Task description - Retype exactly the lines from the one that contains "scientific name: Gallus gallus" through the final line of the material below, and add nothing else.

Records shown -
----------------

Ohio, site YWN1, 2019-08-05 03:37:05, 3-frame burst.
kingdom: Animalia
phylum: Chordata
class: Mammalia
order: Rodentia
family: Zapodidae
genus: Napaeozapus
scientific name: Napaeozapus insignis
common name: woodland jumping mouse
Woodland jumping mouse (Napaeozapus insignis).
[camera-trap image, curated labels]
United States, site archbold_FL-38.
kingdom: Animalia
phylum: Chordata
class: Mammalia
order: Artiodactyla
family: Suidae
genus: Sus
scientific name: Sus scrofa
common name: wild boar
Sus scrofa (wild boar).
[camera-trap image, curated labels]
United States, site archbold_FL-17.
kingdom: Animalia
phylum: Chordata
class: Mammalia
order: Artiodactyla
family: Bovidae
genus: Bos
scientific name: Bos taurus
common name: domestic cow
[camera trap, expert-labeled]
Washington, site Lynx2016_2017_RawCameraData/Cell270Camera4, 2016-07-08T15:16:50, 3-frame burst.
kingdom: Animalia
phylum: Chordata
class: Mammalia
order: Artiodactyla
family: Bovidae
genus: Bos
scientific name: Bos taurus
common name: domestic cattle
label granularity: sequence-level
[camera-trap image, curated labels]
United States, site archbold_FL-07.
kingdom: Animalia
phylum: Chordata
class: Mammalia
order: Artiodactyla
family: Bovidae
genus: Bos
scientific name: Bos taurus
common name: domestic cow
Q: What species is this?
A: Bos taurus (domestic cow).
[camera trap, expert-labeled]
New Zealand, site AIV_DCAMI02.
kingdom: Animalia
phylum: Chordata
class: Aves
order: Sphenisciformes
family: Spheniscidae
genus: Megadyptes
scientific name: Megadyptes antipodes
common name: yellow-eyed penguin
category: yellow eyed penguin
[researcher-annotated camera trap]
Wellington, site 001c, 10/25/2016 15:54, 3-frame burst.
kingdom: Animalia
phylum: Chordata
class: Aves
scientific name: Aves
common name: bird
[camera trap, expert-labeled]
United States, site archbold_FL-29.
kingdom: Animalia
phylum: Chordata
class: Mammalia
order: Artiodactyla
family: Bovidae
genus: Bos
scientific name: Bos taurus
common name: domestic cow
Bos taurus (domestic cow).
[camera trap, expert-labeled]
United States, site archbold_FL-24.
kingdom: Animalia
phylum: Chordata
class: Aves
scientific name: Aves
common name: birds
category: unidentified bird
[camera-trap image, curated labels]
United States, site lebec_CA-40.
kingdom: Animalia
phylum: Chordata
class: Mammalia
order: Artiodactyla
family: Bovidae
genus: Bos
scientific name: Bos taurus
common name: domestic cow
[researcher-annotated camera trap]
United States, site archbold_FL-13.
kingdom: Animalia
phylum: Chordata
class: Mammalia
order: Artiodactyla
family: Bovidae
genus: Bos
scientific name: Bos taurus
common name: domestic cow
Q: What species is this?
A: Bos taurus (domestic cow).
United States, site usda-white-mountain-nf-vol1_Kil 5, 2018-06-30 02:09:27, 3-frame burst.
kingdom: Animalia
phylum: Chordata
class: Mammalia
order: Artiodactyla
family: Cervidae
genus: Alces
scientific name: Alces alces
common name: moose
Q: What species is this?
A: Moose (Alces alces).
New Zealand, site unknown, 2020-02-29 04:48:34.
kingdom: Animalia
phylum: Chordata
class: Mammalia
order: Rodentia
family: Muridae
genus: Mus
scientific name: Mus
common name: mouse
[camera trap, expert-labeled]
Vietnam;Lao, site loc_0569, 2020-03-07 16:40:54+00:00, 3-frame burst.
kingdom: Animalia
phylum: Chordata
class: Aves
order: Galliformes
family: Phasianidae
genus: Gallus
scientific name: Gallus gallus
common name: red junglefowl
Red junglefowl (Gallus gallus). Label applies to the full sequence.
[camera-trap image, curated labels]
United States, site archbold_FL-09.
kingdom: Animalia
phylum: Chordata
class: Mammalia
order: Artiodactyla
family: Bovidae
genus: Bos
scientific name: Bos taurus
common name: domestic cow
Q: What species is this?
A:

----------------

Response to the task -
scientific name: Gallus gallus
common name: red junglefowl
Red junglefowl (Gallus gallus). Label applies to the full sequence.
[camera-trap image, curated labels]
United States, site archbold_FL-09.
kingdom: Animalia
phylum: Chordata
class: Mammalia
order: Artiodactyla
family: Bovidae
genus: Bos
scientific name: Bos taurus
common name: domestic cow
Q: What species is this?
A:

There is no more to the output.